● Work instructions
Skip the images and return the records below exactly.

Records excerpted from a collection:
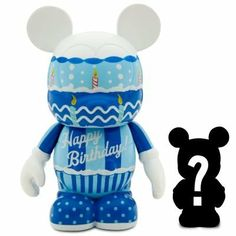 "Disney Celebrations Vinylmation 'Happy Birthday' - 3"" by Disney Theme Park Merchandise. $11.88. Features 'Happy Birthday'. 3'' H. Plastic. We have a colorful surprise in store with our Vinylmation Celebrations Series Figure. Vinylmation is the original 3"" vinyl collectible figure inspired by the Disney Theme Parks."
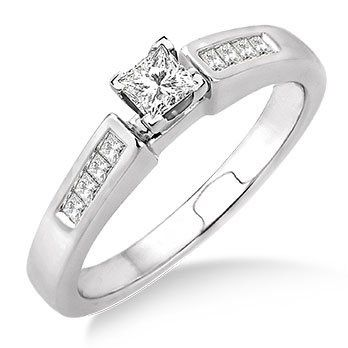 Tmx 1345654873829 25766FCWSM Haddon Heights wedding jewelry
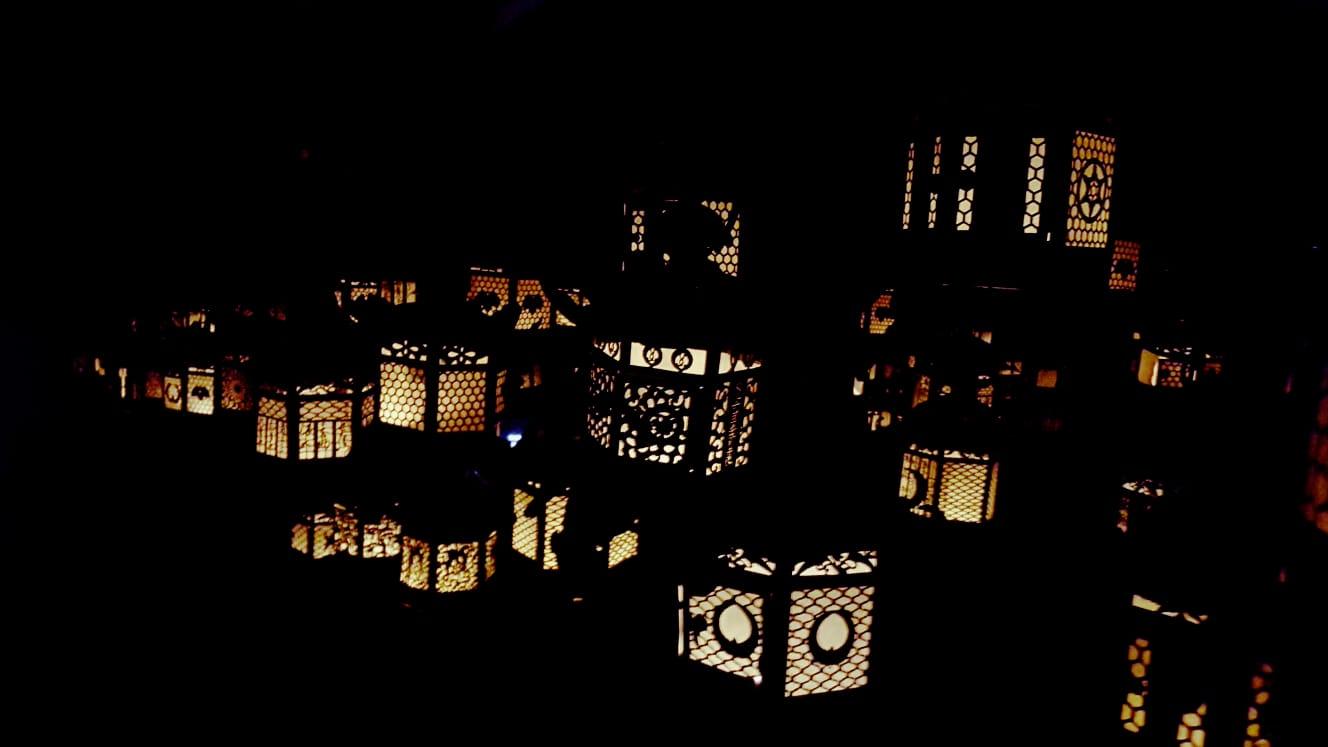 Santuario di Kasuga.Nara,Giappone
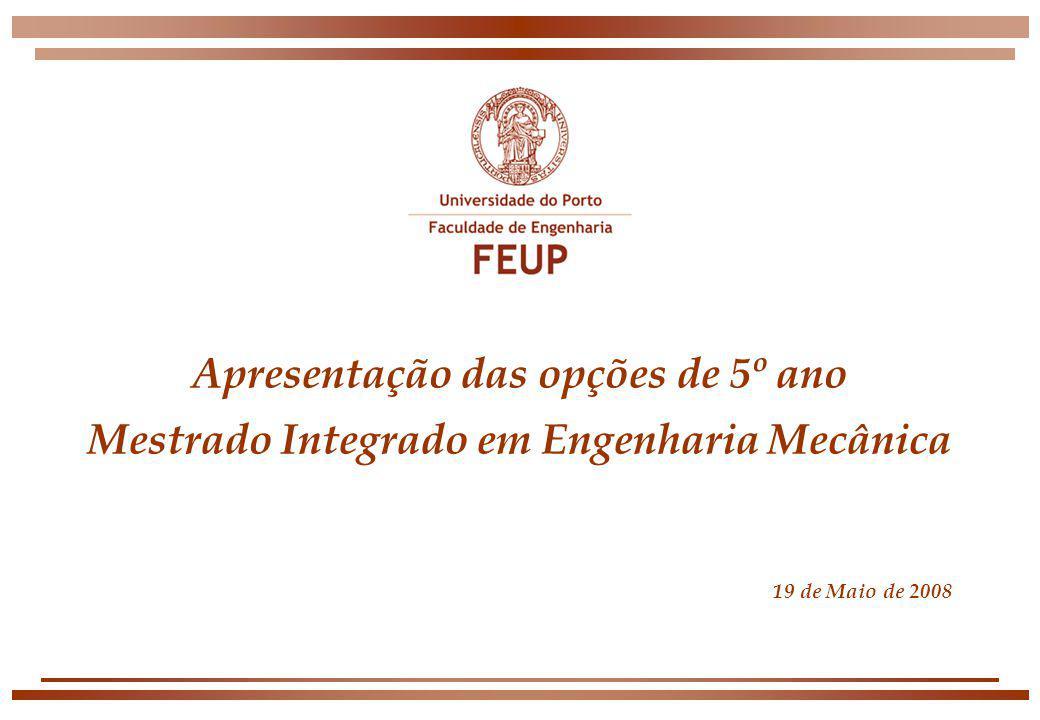 Apresentação das opções de 5º ano Mestrado Integrado em Engenharia Mecânica 19 de Maio de 2008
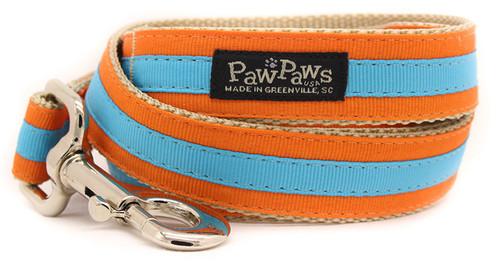Prep School Dog Leash - Shep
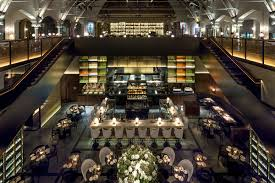 restaurant and bar design awards 2016 u2013 the most beautiful places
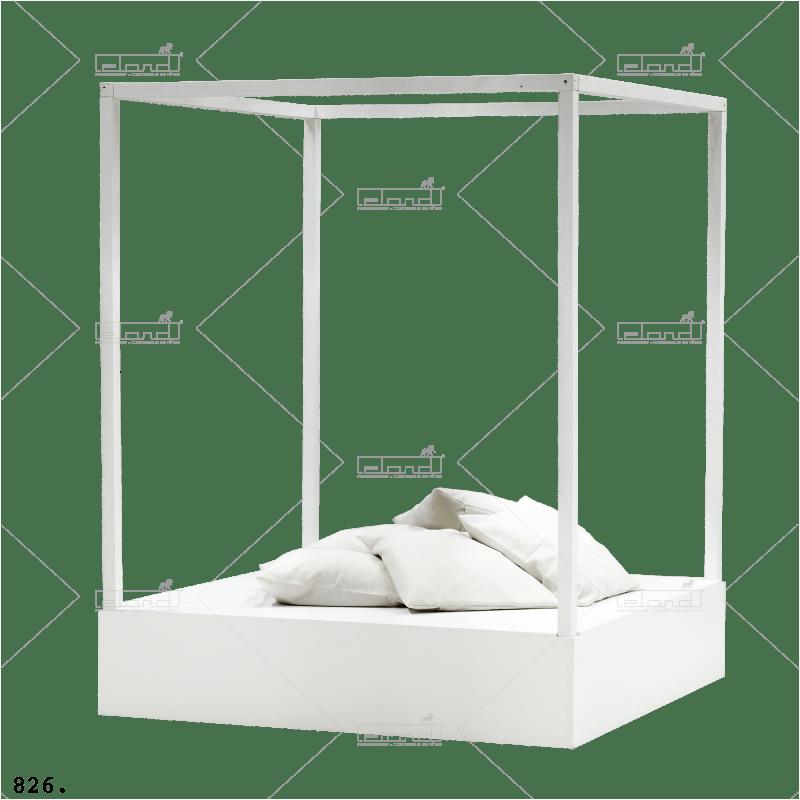 Eland® Lit Plage Blanc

● Your solution
 "Disney Celebrations Vinylmation 'Happy Birthday' - 3"" by Disney Theme Park Merchandise. $11.88. Features 'Happy Birthday'. 3'' H. Plastic. We have a colorful surprise in store with our Vinylmation Celebrations Series Figure. Vinylmation is the original 3"" vinyl collectible figure inspired by the Disney Theme Parks."
 Tmx 1345654873829 25766FCWSM Haddon Heights wedding jewelry
 Santuario di Kasuga.Nara,Giappone
 Apresentação das opções de 5º ano Mestrado Integrado em Engenharia Mecânica 19 de Maio de 2008
Prep School Dog Leash - Shep
 restaurant and bar design awards 2016 u2013 the most beautiful places
 Eland® Lit Plage Blanc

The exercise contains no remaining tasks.